Scouts' Decision on Gays Meets Acceptance in Founder's Hometown 2015-07-30
OTTAWA, ILLINOIS- For years, Boy Scouts from across the United States made an annual pilgrimage to Ottawa, Illinois, which proudly promotes itself as the "Home of the Founder" of the Boy Scouts of America, William Dickson Boyce.
"He lived here during the formative years of the Boy Scouts, and he is buried here," said Mollie Perrot, executive director of the Ottawa Historical and Scouting Heritage Museum, where the history of the Scouting movement worldwide is on display.
Perrot knows about change: She was once a Boy Scout leader at a time when women were just being accepted into the organization.

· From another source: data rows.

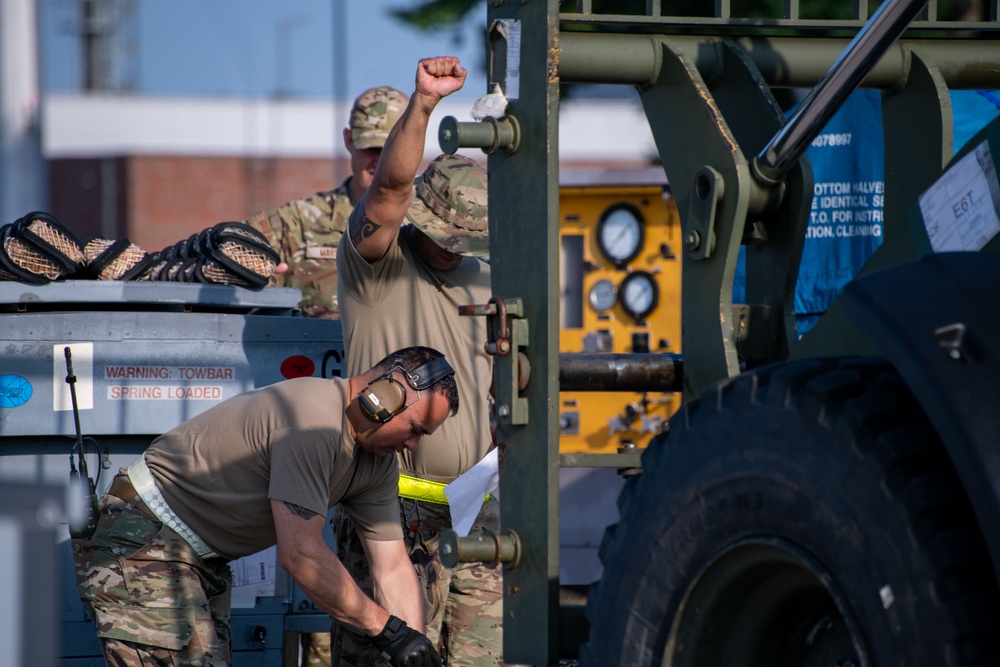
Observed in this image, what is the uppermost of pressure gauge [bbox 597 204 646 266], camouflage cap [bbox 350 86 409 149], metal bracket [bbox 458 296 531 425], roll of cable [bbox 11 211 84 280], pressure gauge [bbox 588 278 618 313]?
camouflage cap [bbox 350 86 409 149]

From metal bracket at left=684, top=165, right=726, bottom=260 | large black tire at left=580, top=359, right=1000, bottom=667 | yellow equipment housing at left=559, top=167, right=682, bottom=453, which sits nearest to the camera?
large black tire at left=580, top=359, right=1000, bottom=667

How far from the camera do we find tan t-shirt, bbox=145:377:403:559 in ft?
11.3

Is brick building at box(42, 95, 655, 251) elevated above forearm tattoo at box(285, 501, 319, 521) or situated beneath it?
elevated above

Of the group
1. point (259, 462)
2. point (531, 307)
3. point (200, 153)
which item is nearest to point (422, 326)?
point (259, 462)

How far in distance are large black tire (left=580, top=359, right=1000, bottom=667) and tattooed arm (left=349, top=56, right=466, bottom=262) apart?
152 cm

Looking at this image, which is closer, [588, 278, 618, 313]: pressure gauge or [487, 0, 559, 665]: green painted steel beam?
[487, 0, 559, 665]: green painted steel beam

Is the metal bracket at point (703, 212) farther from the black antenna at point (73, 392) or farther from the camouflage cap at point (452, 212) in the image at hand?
the black antenna at point (73, 392)

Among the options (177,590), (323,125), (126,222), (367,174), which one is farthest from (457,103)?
(177,590)

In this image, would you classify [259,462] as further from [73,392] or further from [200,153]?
[200,153]

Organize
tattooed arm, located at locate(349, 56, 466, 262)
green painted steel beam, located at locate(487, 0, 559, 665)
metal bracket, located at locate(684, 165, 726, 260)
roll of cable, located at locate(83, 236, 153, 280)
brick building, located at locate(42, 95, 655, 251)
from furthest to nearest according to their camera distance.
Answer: brick building, located at locate(42, 95, 655, 251), roll of cable, located at locate(83, 236, 153, 280), tattooed arm, located at locate(349, 56, 466, 262), metal bracket, located at locate(684, 165, 726, 260), green painted steel beam, located at locate(487, 0, 559, 665)

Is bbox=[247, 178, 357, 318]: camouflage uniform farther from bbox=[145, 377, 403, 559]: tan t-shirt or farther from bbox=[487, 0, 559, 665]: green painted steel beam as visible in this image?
bbox=[487, 0, 559, 665]: green painted steel beam

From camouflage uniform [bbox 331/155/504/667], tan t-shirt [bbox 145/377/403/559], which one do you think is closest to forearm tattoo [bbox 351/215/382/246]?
camouflage uniform [bbox 331/155/504/667]

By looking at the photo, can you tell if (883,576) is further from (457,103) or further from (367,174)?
(457,103)

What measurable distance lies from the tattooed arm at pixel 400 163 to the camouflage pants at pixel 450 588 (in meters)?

"And it was still pretty much a men's club," she said. "But there are a lot of women leaders today, and that's changed. Initially, it was 'getting over the humps,' you might say."
Perrot believes the Boy Scouts will also get over the humps expected following the organization's decision to accept gay leaders.
"They may experience the same thing the women experienced, ostensibly, some little bit of ostracism, and then acceptance," she said.
Matt Skelly, a former Scout leader, said he thought the organization would "move beyond the political and social side of it, and come back to what Scouting is all about, and that's the young men and women it serves, to make them better as citizens of our country and the world."
The decision in Skelly's view, was inevitable. Involved with Boy Scouts since he was 7 years old, Skelly says Scouting's focus has never been, and never should be, on its leaders' sexual orientation.
"Ideally, the lifestyles of the leaders should not come into play, but that's an ideal world," he said.
Mollie Perrot says she believes the changes won't end there.
"Boy Scouts does not embrace atheists either, and there's pressure from externals" on the subject, she said. "I think it's going to force a lot of changes in that regard."
Boyce died in 1929. Perrot says she can't speak for how Boyce would feel about the decision, but she has spoken to his family.
"Part of his family has said that he would accept, and I have contact with another family member who said he would not," she said.
But whether Boyce would accept it or not, it is now the official policy of the Boy Scouts of America.